Si l'état d'abattement que vivent les Libanais en cette période se comprend au vu des défaites successives qui les accablent depuis des années — et qui ont atteint leur paroxysme avec les deux guerres d'appui déclenchées par le Hezbollah sans consulter quiconque, guerres qui ont conduit au retour de l'occupation israélienne, au déplacement de plus d'un million de Libanais et à la destruction intégrale de villages du Liban-Sud —, l'enthousiasme excessif de certains pour la paix avec Israël, et la précipitation d'autres vers la normalisation, médiatique ou non, ne trouvent pour leur part aucune justification logique, et il faut au moins les qualifier d'impatients et d'irresponsables.
La raison n'est pas que celui qui émet des réserves sur la paix soutient nécessairement la guerre ou souhaite la voir durer, ni que celui qui appelle à la retenue face à cette normalisation médiatique précipitée et artificielle — qui devrait d'ailleurs, au moins jusqu'à présent, tomber sous le coup de la loi — est opposé à l'arrêt des combats et au retour de la stabilité. Il s'agit plutôt de rappeler que la paix avec Israël n'est pas une promenade de santé, et que se hâter de rêver d'une bière à Tel Aviv ne relève que d'un discours puéril et prématuré.
Cette fracture se déploie sur deux niveaux parfaitement contradictoires. D'un côté, certains sont prêts non seulement à fermer les yeux sur ce qu'Israël fait aux Libanais — les tuer, occuper leurs terres —, mais à l'en absoudre, en imputant tout cela exclusivement à ceux qui ont entraîné le Liban dans cette confrontation, sans même mentionner la réponse disproportionnée qu'Israël a infligée et continue d'infliger: occupation de villages et rasement de ceux-ci, sommations d'évacuation adressées à des localités entières pour vider les régions et créer un nouveau fait accompli sur le terrain, ciblage des hôpitaux et des sites patrimoniaux, et bien d'autres atteintes encore. De l'autre côté, certains refusent de lire les transformations en cours et s'obstinent à arrimer le front libanais aux guerres de la région — guerres qu'ils ont eux-mêmes allumées, au fond, au service de ces conflits et en représailles pour leurs symboles —, brandissant des menaces de châtiment à leur terme, invoquant un surplus de puissance dont une partie s'est brisée au cours de la période récente, et rejetant les efforts de l'État libanais pour mettre fin à la guerre et reconquérir sa souveraineté confisquée depuis longtemps.

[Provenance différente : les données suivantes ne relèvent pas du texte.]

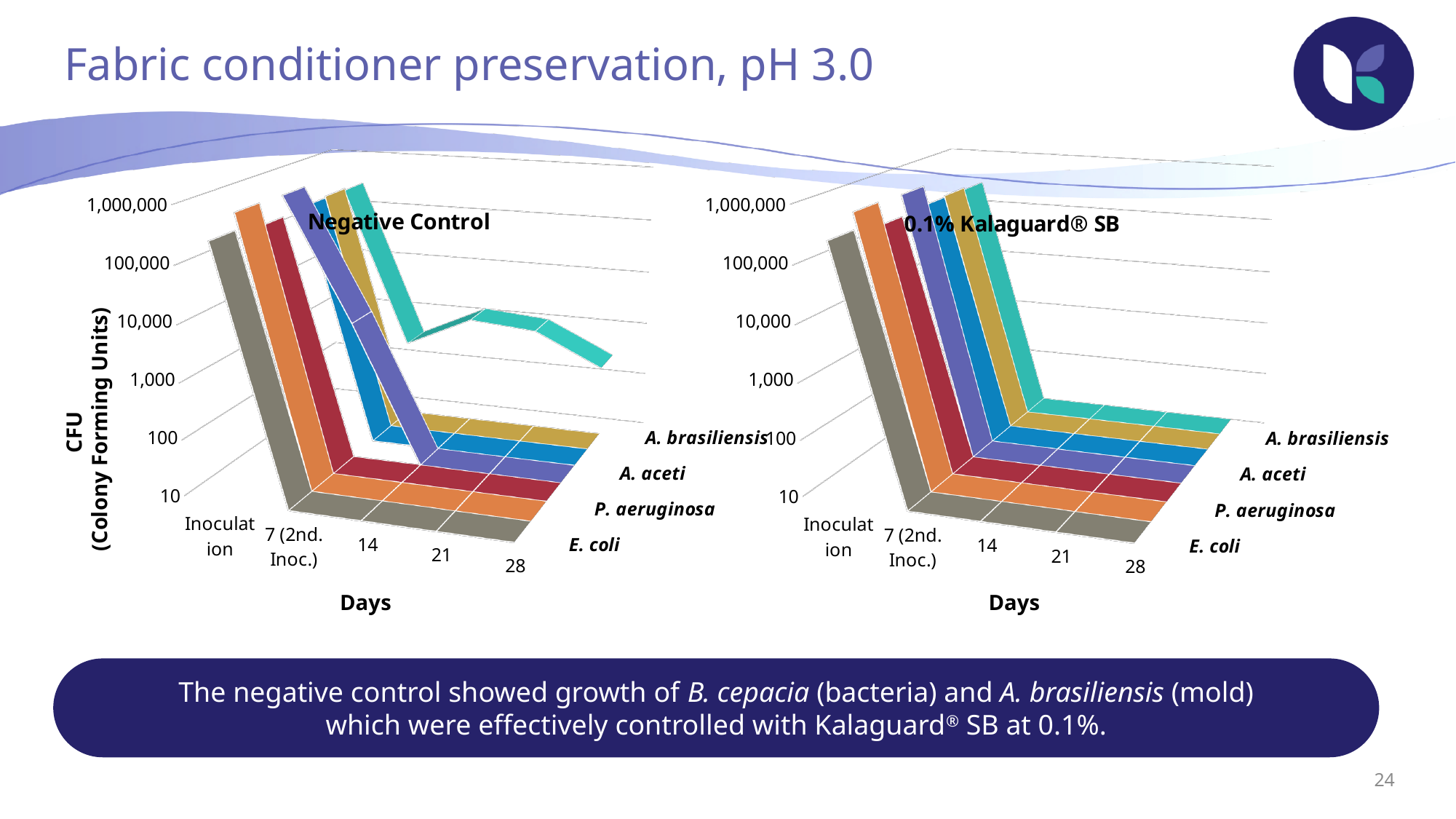
In the Negative Control chart, which series has the highest value at day 28? A. brasiliensis What is the highest tick value shown on the y axis of the 0.1% Kalaguard® SB chart? 1,000,000 In the 0.1% Kalaguard® SB chart, do the A. brasiliensis values rise or fall from Inoculation to day 14? fall How many charts are shown on the slide? 2 In the Negative Control chart, do the E. coli values rise or fall from Inoculation to day 14? fall How many time points are shown on the Days axis of the 0.1% Kalaguard® SB chart? 5 In the Negative Control chart, which is larger at day 28: A. brasiliensis or E. coli? A. brasiliensis What kind of chart is the Negative Control chart? 3D line chart What is the first category on the Days axis of the Negative Control chart? Inoculation What is the x-axis title of the Negative Control chart? Days What is the label of the y axis on the Negative Control chart? CFU (Colony Forming Units)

Le Liban ne peut pas faire face à un niveau de dangers aussi élevé avec un tel degré de division, au point que les Libanais semblent en désaccord sur presque tout — et au premier rang de ces désaccords figure la question de qui est ami et qui est ennemi, ce qui constitue le péril le plus grave. Au moment même où Israël fond sur le Liban et tue ses fils, civils, militaires, journalistes, secouristes et médecins, certains persistent à l'en disculper et à concentrer l'accusation sur ceux qui ont entraîné le pays dans cette guerre, et qui cherchent aujourd'hui à obtenir un cessez-le-feu — comme ils en ont toujours eu l'habitude allumer la guerre, puis s'affairer à l'éteindre.
Dans la période qui a suivi les accords de Taëf, les Libanais s'étaient déjà divisés sur la manière d'affronter Israël, et avaient échoué à plusieurs reprises à élaborer un plan national de défense, faute de coopération du Hezbollah — et de ses parrains régionaux dans son sillage, bien entendu. Le Liban cherchait à étendre l'autorité légale de l'État sur l'ensemble du territoire, ce qui est pourtant la vocation de tout gouvernement en ce monde. Mais il faut dire que malgré la profondeur de ce désaccord, personne ne se portait alors volontaire pour défendre Israël, ni ne prônait une paix précipitée avec lui, ni ne contrevenait aux lois encore en vigueur jusqu'à nouvel ordre en entretenant des contacts avec des Israéliens ou en animant des échanges télévisés ou journalistiques avec eux.
Si l'entraînement répété du Liban dans des guerres dont il ne retire rien est quelque chose d'inacceptable, que l'écrasante majorité des Libanais — las des conflits, des morts et des déplacements — rejette sans ambiguïté, l'illusion que la paix avec Israël serait une belle promenade, dans un vide total de rapports de force, constitue une faute mortelle susceptible d'approfondir encore la fracture entre Libanais et d'aggraver l'effritement intérieur du pays.